Beyond topology, the Proxy aggregates per-group lifecycle data and per-pod lifecycle reports from the agents.

Lifecycle API

  • GET /cluster/lifecycle
    • Triggers lifecycle-data collection from all agents that support the lifecycle stream and returns JSON with two sections:
      • groups — group lifecycle information (group name, catalog type, resource options such as shard count / segment interval / TTL, and data info), collected from the first agent that provides it (typically the liaison node).
      • lifecycle_statuses — per-pod lifecycle reports, i.e. the JSON report files read from each agent’s lifecycle report directory.
    • Agents that do not support the lifecycle stream are silently skipped.

This allows:

  • Verifying group / resource-option consistency across the cluster
  • Reviewing lifecycle (rotation / TTL / migration) reports per node
  • Correlating group settings with observed behavior during incident triage

Crash Diagnostics API

  • GET /diagnostics
    • Aggregates crash diagnostic records (structured panic records and on-disk crash artifacts) from all connected agents, with optional role and pod_name filters.

See Proxy APIs and CLI Flags for the full request/response schemas of both endpoints.
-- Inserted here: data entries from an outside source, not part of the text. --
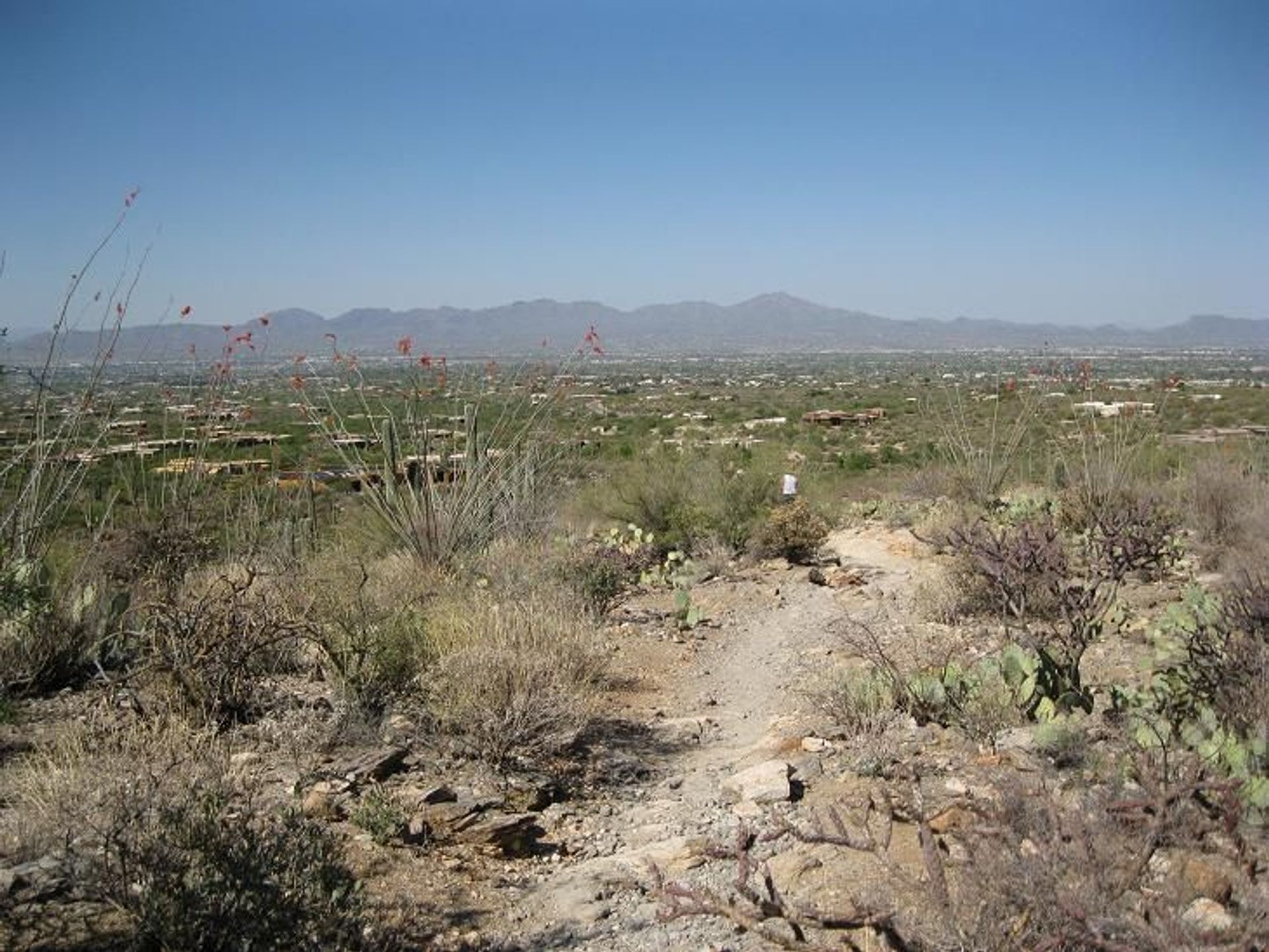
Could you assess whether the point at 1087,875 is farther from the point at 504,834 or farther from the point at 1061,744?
the point at 504,834

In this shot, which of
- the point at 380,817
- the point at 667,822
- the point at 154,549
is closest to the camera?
the point at 380,817

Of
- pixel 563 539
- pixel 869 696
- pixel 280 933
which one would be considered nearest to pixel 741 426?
pixel 563 539

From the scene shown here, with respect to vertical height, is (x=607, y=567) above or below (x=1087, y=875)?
below

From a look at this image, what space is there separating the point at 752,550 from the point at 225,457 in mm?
5792

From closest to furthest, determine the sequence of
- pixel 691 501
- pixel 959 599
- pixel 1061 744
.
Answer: pixel 1061 744
pixel 959 599
pixel 691 501

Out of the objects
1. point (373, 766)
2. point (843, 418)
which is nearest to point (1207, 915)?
point (373, 766)

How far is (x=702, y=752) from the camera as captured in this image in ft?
20.1

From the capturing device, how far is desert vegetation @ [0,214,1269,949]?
3.33m

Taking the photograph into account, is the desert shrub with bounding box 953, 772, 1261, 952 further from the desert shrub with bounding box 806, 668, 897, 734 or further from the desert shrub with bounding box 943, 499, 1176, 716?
the desert shrub with bounding box 806, 668, 897, 734

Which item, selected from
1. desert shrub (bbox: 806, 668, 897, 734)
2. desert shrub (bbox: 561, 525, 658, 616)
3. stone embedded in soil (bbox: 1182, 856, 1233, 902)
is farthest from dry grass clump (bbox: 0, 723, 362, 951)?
desert shrub (bbox: 561, 525, 658, 616)

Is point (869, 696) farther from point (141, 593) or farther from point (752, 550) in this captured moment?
point (752, 550)

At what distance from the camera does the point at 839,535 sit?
1380 centimetres

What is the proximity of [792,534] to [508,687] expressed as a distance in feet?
22.0

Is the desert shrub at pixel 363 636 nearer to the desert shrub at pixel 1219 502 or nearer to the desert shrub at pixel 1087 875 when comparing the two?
the desert shrub at pixel 1087 875
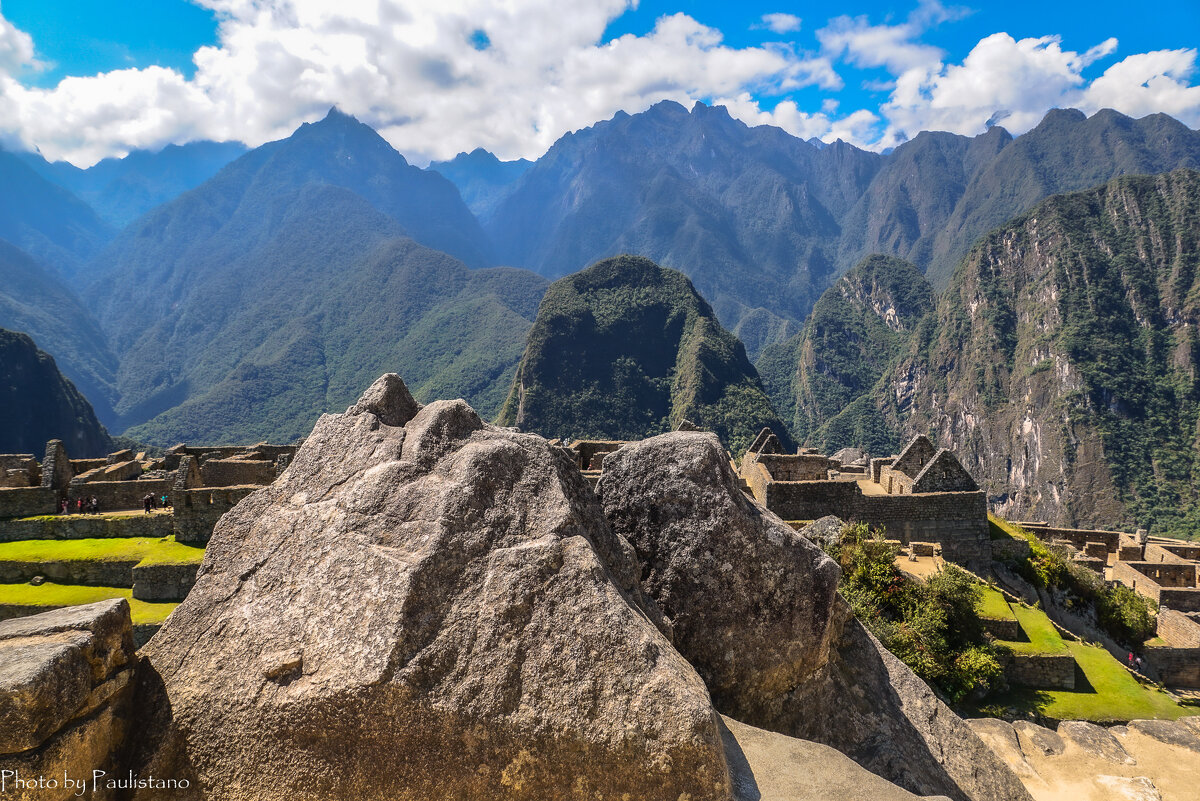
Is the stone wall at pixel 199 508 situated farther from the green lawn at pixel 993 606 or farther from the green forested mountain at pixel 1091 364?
the green forested mountain at pixel 1091 364

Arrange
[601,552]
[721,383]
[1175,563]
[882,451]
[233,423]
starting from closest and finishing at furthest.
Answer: [601,552] < [1175,563] < [721,383] < [233,423] < [882,451]

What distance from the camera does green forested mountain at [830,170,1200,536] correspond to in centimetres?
14162

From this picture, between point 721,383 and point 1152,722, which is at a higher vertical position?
point 721,383

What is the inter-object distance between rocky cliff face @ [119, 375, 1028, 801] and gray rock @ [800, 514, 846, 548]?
865cm

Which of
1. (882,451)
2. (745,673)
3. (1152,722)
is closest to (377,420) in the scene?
(745,673)

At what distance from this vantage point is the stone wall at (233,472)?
22.4m

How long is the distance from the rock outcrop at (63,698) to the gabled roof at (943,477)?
68.5 ft

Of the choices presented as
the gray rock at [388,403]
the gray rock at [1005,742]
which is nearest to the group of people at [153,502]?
the gray rock at [388,403]

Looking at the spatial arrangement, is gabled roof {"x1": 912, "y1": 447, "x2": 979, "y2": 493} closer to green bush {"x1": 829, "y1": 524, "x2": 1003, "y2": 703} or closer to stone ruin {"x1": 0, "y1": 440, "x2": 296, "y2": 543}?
green bush {"x1": 829, "y1": 524, "x2": 1003, "y2": 703}

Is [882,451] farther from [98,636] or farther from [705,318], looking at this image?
[98,636]

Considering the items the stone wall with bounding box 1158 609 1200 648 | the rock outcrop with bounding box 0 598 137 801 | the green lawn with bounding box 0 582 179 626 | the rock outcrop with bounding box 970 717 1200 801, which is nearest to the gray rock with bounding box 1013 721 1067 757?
the rock outcrop with bounding box 970 717 1200 801

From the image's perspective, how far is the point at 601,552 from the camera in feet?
18.3

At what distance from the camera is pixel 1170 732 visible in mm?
13336

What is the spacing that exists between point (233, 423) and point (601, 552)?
165585mm
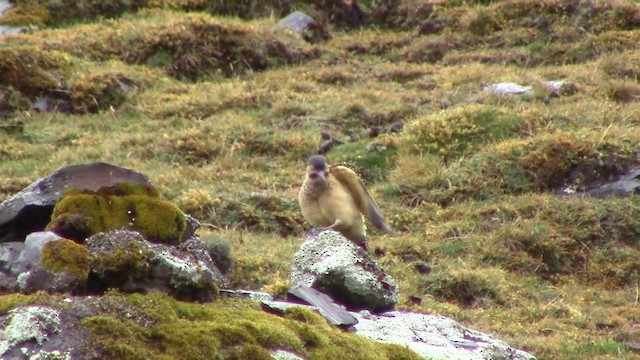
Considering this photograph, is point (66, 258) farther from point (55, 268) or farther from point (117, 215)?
point (117, 215)

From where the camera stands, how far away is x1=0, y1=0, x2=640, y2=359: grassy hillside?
468 inches

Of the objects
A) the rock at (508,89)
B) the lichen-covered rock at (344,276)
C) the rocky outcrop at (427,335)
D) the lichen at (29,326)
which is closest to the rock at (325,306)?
the rocky outcrop at (427,335)

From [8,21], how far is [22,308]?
1752 cm

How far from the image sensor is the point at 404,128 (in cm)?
1579

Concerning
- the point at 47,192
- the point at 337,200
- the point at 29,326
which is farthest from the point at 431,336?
the point at 29,326

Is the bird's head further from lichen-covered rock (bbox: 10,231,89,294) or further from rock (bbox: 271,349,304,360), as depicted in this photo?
rock (bbox: 271,349,304,360)

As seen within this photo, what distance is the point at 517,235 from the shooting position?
1283cm

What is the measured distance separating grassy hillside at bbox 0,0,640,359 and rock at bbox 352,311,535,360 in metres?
1.43

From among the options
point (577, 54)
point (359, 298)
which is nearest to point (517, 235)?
point (359, 298)

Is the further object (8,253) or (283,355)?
(8,253)

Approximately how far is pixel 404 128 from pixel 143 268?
9908 millimetres

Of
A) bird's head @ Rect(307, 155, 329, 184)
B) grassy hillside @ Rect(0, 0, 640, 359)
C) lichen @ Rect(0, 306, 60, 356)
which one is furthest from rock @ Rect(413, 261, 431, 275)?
lichen @ Rect(0, 306, 60, 356)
On-Demand Performance Profiling and Memory Snapshots

On-demand diagnostics are the first non read-only capability exposed by FODC. They enable deep performance analysis while carefully controlling overhead.

Design Principles

  • Opt-in and controlled
    Diagnostic actions are only triggered through explicit API calls to the Proxy.
  • Local execution, remote control
    Agents perform the heavy work (profiling, snapshots) on the local node; the Proxy only orchestrates.
  • Low default footprint
    By default, Agents run in low CPU / low memory mode and do not perform expensive diagnostics.
  • Burst resource usage when needed
    Extra CPU/memory budget is mainly consumed only during active profiling or snapshot sessions.

Typical On-Demand Actions

Exact APIs may vary by implementation, but commonly include:

  • CPU profiling
    • Short-term CPU usage profiling (e.g. pprof)
    • Useful for identifying hot code paths under load
  • Heap / memory snapshots
    • Captures heap allocation state for leak or fragmentation analysis
  • I/O / lock contention profiling
    • Optional profiling of DB internal lock contention or I/O stalls
  • Configuration snapshot on demand
    • Force a re-capture of configuration and runtime flags at a specific point in time
  • Apply RBAC or other authorization controls on Proxy APIs

Summary

FODC provides:

  • Unified, structured observability for BanyanDB clusters (metrics, topology, configuration)
  • Prometheus-friendly interfaces for easy ecosystem integration
  • On-demand deep diagnostics (profiling, memory snapshots) orchestrated centrally but executed locally
  • A lightweight, extensible Proxy + Agent architecture that respects resource constraints

This makes FODC a foundational component for reliable operation, performance analysis, and automated troubleshooting of BanyanDB deployments.